To start: everyone has a different running level, which means the time you and I need to cover 30 km can be completely different. Suppose one of us takes 30 minutes longer over the same distance, then those 30 minutes have a huge negative impact on your recovery ability. On one hand, you were exposed longer to the mechanical impact of running (= more damage), and on the other, you literally have less recovery time. Because the damage is greater, you need even more recovery time.

2.2 Don’t Focus Solely on One Training Type, the Longest Long Run

A training plan should be viewed as a cohesive whole. As a trainer, the art is to ensure that every type of training has a function. So, it’s not about making some long runs so long/heavy that they jeopardize the rest of your training plan (and thus your fitness improvement). Do not focus solely on the length of the longest long run, but know that I have carefully considered what we call the ‘time-intensity distribution’ in training science. Throughout the full marathon training plan, enough volume is trained to responsibly start the marathon. We do not seek the absolute limits, because those often do not make you a better runner at that particular moment and can even cause problems afterward.

And yes, you will often find plans on the internet that prescribe a long run of 32 km. Do not look for scientific logic behind that distance; it is just a typical American/imperial training plan translated from miles to kilometers. People like round numbers: 20 miles. That makes 32 km on the other side of the ocean.
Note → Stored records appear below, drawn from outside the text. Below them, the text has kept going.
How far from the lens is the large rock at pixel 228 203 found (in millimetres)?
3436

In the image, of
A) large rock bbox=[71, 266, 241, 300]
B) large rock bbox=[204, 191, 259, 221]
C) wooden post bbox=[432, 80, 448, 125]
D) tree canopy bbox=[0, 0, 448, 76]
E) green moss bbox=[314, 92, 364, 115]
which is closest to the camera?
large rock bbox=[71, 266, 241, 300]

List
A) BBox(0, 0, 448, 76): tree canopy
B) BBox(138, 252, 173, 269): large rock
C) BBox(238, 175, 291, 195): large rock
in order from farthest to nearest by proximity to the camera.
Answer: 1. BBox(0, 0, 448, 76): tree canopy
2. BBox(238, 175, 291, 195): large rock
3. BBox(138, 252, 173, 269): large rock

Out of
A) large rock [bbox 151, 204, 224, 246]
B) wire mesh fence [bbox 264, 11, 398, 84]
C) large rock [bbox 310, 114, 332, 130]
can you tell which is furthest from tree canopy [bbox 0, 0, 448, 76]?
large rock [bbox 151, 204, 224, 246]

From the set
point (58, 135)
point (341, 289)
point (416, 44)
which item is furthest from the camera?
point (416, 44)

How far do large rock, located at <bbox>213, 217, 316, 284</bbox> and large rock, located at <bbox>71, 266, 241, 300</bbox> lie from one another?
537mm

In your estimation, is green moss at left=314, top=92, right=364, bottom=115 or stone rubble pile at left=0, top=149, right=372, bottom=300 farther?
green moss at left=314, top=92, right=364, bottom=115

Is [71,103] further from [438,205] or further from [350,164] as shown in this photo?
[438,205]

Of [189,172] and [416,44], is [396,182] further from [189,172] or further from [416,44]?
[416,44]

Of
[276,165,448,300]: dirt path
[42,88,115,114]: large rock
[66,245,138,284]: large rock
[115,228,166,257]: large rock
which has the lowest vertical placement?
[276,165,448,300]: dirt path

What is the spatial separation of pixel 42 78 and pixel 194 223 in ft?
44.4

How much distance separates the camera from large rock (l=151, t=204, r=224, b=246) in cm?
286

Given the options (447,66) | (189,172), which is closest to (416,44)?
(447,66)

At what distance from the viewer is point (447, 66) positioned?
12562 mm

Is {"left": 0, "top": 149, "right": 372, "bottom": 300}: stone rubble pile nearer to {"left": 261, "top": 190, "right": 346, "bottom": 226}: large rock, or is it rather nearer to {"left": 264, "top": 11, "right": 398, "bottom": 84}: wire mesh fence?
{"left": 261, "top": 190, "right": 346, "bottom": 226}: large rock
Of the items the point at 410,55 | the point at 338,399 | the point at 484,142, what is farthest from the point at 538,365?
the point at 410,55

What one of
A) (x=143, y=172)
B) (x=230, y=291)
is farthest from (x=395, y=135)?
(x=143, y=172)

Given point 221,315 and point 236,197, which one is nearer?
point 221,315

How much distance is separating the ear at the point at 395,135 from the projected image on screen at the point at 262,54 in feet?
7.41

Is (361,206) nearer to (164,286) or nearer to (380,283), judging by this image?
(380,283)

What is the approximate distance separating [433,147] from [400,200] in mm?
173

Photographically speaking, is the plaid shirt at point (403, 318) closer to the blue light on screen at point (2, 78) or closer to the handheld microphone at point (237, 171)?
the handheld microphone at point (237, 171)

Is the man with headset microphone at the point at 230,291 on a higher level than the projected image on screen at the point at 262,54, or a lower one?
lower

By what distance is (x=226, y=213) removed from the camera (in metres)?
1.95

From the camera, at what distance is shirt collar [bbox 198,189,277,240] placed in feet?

  1. Training More, but Forgetting to Recover More

You do not just achieve a strong marathon time because you train more than ever, but also because you pay more attention to recovery.

The fact is: each training session throws your body off balance. This is necessary to make progress. If you train more, you disrupt the body more. The line between more and too much is sometimes very thin. You then enter a downward spiral, where a training sessions negatively instead of positively affect your condition. This is called ‘overtraining’.

To train more, you must also pay more attention to recovery. In the plan, we do this with lighter training sessions and recovery weeks. But that is only one part of the overall picture. For the most part, you as an athlete are responsible: rest (which is more than just sleep) and nutrition are the two biggest factors affecting your recovery. No ‘marginal gain’ in recovery therapy, such as compression boots, massages, etc., can compensate for the mistakes of poor rest or nutrition.

To conclude with a cliché: overtraining does not exist, there's only poor recovery.

Conclusion

So, these are three of the common mistakes in marathon training. I hope you can now identify and correct them yourself. Also know that we at Trenara are constantly engaged with this, so the app is a very good support if you now (or ever) have the ambition to complete a marathon.